▶ _Work item_:
Every record shown below should be duplicated exactly.

-------------------------

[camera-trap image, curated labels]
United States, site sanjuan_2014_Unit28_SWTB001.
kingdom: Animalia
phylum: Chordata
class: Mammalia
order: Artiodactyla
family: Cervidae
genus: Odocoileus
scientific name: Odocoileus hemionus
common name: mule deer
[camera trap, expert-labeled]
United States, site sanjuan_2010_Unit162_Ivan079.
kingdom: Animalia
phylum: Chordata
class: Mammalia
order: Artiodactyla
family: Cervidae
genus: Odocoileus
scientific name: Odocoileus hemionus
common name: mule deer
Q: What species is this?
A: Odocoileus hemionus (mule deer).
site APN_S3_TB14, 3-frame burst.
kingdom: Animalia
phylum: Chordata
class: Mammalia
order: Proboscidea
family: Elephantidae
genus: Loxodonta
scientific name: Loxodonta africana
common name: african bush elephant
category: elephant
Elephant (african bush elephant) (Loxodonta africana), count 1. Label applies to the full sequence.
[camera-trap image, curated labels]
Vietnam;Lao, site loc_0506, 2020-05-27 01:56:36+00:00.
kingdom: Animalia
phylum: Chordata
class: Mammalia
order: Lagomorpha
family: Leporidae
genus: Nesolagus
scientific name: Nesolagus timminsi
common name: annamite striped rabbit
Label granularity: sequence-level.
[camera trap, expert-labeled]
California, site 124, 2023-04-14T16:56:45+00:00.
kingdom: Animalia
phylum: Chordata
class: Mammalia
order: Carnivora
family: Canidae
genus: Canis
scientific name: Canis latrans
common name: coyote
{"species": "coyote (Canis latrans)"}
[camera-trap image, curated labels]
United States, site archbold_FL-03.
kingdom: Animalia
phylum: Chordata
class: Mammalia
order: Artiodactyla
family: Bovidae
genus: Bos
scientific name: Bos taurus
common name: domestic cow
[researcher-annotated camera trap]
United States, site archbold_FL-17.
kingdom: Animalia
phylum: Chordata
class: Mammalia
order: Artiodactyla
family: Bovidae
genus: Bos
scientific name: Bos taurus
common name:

-------------------------

▶ _Response below_:
[camera-trap image, curated labels]
United States, site sanjuan_2014_Unit28_SWTB001.
kingdom: Animalia
phylum: Chordata
class: Mammalia
order: Artiodactyla
family: Cervidae
genus: Odocoileus
scientific name: Odocoileus hemionus
common name: mule deer
[camera trap, expert-labeled]
United States, site sanjuan_2010_Unit162_Ivan079.
kingdom: Animalia
phylum: Chordata
class: Mammalia
order: Artiodactyla
family: Cervidae
genus: Odocoileus
scientific name: Odocoileus hemionus
common name: mule deer
Q: What species is this?
A: Odocoileus hemionus (mule deer).
site APN_S3_TB14, 3-frame burst.
kingdom: Animalia
phylum: Chordata
class: Mammalia
order: Proboscidea
family: Elephantidae
genus: Loxodonta
scientific name: Loxodonta africana
common name: african bush elephant
category: elephant
Elephant (african bush elephant) (Loxodonta africana), count 1. Label applies to the full sequence.
[camera-trap image, curated labels]
Vietnam;Lao, site loc_0506, 2020-05-27 01:56:36+00:00.
kingdom: Animalia
phylum: Chordata
class: Mammalia
order: Lagomorpha
family: Leporidae
genus: Nesolagus
scientific name: Nesolagus timminsi
common name: annamite striped rabbit
Label granularity: sequence-level.
[camera trap, expert-labeled]
California, site 124, 2023-04-14T16:56:45+00:00.
kingdom: Animalia
phylum: Chordata
class: Mammalia
order: Carnivora
family: Canidae
genus: Canis
scientific name: Canis latrans
common name: coyote
{"species": "coyote (Canis latrans)"}
[camera-trap image, curated labels]
United States, site archbold_FL-03.
kingdom: Animalia
phylum: Chordata
class: Mammalia
order: Artiodactyla
family: Bovidae
genus: Bos
scientific name: Bos taurus
common name: domestic cow
[researcher-annotated camera trap]
United States, site archbold_FL-17.
kingdom: Animalia
phylum: Chordata
class: Mammalia
order: Artiodactyla
family: Bovidae
genus: Bos
scientific name: Bos taurus
common name:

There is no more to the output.